_THE PROBLEM_
Reproduce the listing from the line with "How far is worker" to the line with "1713 inches", both lines included. Scale each distance given in the answers by 2.05 and round it to a whole number with halves going up, leaving every other number unchanged.

— START OF INFORMATION SHOWN —

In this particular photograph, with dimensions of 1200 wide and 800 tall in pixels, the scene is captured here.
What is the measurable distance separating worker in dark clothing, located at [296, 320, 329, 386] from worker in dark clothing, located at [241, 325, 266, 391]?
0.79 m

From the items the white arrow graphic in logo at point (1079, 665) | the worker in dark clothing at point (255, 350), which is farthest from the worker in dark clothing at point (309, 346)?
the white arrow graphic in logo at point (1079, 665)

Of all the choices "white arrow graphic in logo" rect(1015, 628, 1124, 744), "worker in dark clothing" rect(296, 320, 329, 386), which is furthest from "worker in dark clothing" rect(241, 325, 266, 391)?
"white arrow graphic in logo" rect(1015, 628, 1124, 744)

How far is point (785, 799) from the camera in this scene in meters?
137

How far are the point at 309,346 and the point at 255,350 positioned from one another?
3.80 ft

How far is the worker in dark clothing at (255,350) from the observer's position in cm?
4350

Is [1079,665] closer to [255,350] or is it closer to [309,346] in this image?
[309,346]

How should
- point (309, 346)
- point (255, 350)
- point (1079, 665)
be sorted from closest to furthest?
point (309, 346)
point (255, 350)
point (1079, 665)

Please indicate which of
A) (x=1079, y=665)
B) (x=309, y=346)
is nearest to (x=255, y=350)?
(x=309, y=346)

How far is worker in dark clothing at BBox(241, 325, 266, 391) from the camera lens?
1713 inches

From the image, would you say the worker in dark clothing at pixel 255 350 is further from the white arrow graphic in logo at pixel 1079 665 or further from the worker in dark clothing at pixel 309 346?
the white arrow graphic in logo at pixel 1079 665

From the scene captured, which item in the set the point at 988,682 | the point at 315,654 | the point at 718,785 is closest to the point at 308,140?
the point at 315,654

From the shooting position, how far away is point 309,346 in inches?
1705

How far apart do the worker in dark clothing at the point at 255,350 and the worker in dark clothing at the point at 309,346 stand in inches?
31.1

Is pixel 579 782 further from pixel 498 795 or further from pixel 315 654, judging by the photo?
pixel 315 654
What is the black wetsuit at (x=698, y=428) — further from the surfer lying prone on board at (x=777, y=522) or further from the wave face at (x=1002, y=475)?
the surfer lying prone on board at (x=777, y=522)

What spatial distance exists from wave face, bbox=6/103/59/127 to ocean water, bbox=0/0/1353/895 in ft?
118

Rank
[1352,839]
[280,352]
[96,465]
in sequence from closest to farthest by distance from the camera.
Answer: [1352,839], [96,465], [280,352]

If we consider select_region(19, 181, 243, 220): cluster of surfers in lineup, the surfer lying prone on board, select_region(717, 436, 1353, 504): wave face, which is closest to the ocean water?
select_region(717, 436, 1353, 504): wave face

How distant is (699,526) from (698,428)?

— END OF INFORMATION SHOWN —

_WRITTEN SOLUTION_
How far is worker in dark clothing at BBox(241, 325, 266, 391) from the camera lens?
3512 inches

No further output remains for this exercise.